On 1 September 1996, Madlanga was appointed to the bench of the Transkei Division of the High Court (now the Mthatha seat of the Eastern Cape Division). He later became its acting Judge President. From 1998 to 1999, he was an acting judge on the Supreme Court of Appeal.

The following year he became an acting judge of the Constitutional Court upon Arthur Chaskalson's invitation. He was on the bench in Mohamed v President of the Republic of South Africa, which held that the South African government may not extradite a suspect who may face the death penalty unless it receives an assurance it will not be imposed; Prince v President, Cape Law Society, which upheld a law criminalising the use of marijuana, even for religious reasons; Carmichele v Minister of Safety and Security; Minister of Public Works v Kyalami Ridge Environmental Association; and S v Mamabolo. Madlanga authored S v Steyn, which declared unconstitutional provisions of the Criminal Procedure Act, 1977 that removed an accused person's automatic right of appeal against a magistrate's court conviction.

The main facade of the Constitutional Court of South Africa

In 2001, Madlanga resigned from the bench, saying the salary was insufficient to support his family, and returned to private practice. He appeared for South Africa at the International Court of Justice in the case regarding the Israeli West Bank barrier. He also served as evidence leader at the commission of inquiry into the fitness of Bheki Cele to hold office as national police commissioner, and at the Farlam Commission investigating the Marikana miners' strike.

=== Justice of the Constitutional Court ===
On 1 August 2013, Madlanga was appointed permanently to the Constitutional Court, replacing Zak Yacoob. His appointment had been widely expected, especially after he impressed at his interview before the Judicial Service Commission (on which Madlanga had served since 2010), though some felt a woman ought to have been appointed. The Judicial Service Commission questioned him on his 1998 judgment in Bangindawo v Head of the Nyanda Regional Authority, in which he had held controversially that there was "no reason whatsoever for the imposition of the western conception of the notions of judicial impartiality and independence in the African customary law setting". Madlanga admitted at the interview that this judgment was wrong.

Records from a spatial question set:
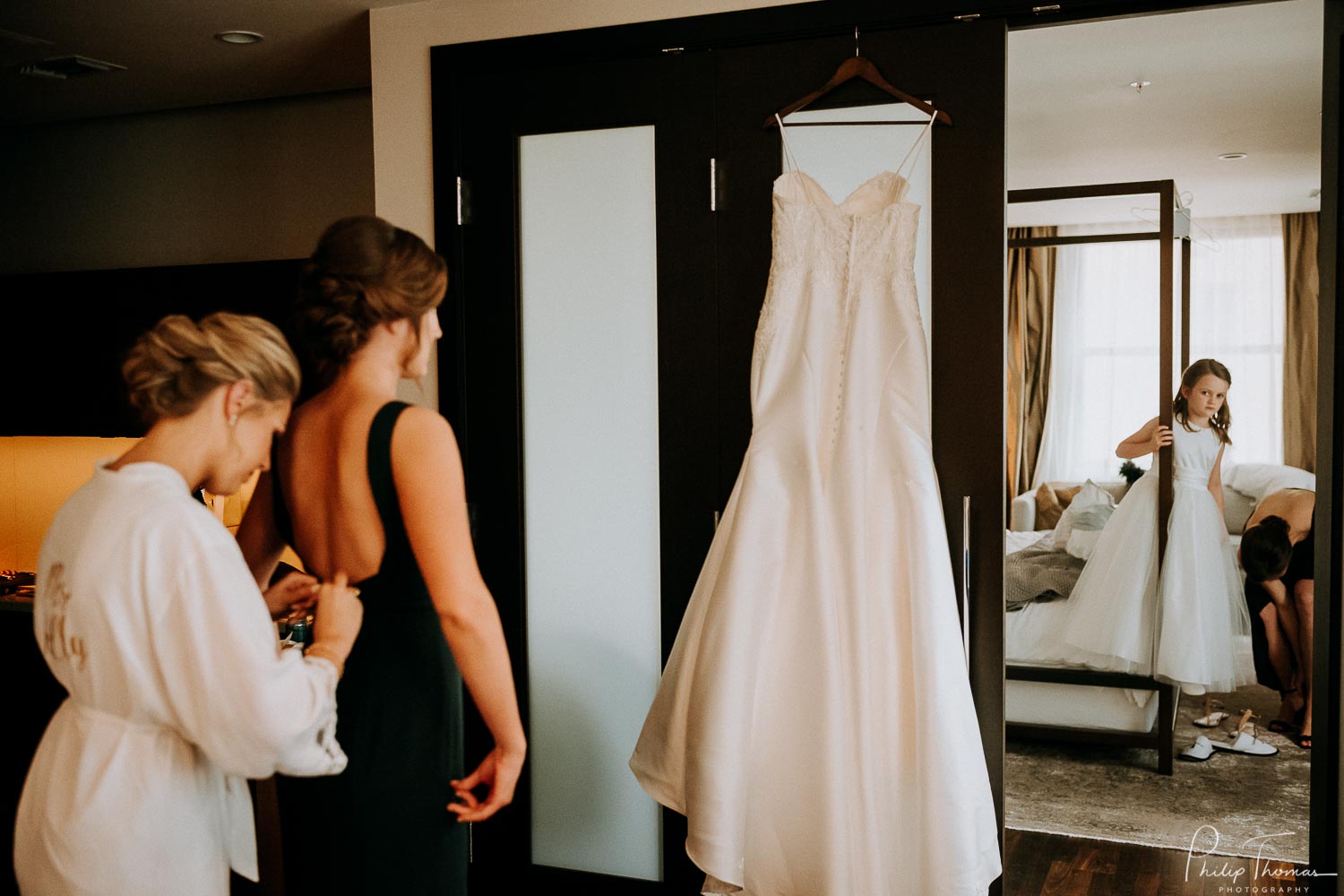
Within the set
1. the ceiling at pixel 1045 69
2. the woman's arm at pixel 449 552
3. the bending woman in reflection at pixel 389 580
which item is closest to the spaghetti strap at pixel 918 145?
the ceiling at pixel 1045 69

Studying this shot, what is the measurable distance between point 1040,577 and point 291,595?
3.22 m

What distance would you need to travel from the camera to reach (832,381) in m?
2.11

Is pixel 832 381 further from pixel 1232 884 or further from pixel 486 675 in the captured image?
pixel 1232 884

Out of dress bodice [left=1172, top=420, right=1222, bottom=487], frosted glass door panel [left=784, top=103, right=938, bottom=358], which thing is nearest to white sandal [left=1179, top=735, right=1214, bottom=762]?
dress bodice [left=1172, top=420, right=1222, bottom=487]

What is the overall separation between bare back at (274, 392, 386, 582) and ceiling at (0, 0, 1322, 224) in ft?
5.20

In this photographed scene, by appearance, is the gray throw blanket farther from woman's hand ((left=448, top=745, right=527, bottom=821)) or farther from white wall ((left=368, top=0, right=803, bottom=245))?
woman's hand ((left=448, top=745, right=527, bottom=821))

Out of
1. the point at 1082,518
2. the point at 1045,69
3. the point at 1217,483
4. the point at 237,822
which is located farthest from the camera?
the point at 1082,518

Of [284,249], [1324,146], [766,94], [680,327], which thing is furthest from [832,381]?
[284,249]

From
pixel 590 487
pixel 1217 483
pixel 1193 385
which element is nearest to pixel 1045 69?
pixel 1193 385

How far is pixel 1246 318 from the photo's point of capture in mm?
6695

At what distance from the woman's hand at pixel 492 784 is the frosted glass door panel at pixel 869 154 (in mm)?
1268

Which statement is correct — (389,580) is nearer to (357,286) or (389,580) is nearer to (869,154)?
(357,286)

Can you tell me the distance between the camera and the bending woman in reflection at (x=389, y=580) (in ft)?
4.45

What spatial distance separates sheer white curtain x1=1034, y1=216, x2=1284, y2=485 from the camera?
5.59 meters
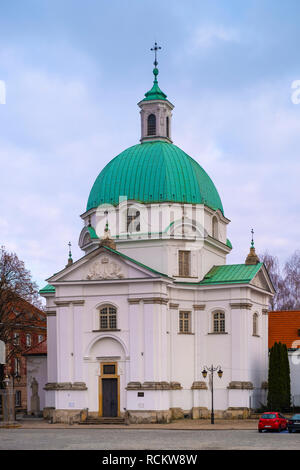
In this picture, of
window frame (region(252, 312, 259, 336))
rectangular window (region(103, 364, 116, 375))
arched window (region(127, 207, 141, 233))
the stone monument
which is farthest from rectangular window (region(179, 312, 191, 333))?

● TASK TO COMPLETE:
Continue the passage on Madlanga's judicial career from the point where it stops, after the last sentence shown.

● ANSWER:
Madlanga's first judgment for the Constitutional Court was Gaertner v Minister of Finance, on the right to privacy and search and seizure. In March 2014, he wrote a 94-paragraph judgment dismissing Uruguayan businessman Gaston Savoi's challenge to his prosecution on charges of corruptly procuring a contract from the KwaZulu-Natal government. A year later, Madlanga delivered the controversial main judgment in Paulsen v Slip Knot, which removes an exception to the in duplum rule. This judgment was described as "consumer friendly", but marked a "sea change" for South African banking practice, and was strongly criticised extra-curially by Malcolm Wallis. Madlanga's next judgment for the Court was DE v RH, which abrogated the action for adultery. Madlanga was one of the authors of the majority judgment in the 2015 My Vote Counts v Speaker, which was widely condemned.

Following the appointment of Mandisa Maya as Chief Justice of South Africa, Madlanga acted as Deputy Chief Justice. He held this acting role from September 2024 until his retirement in July 2025.

===Nomination to position of Chief Justice===
On 4 October 2021, President Cyril Ramaphosa announced that Madlanga was one of eight nominees under consideration to succeed Mogoeng Mogoeng as Chief Justice of South Africa. The position was ultimately filled by Raymond Zondo.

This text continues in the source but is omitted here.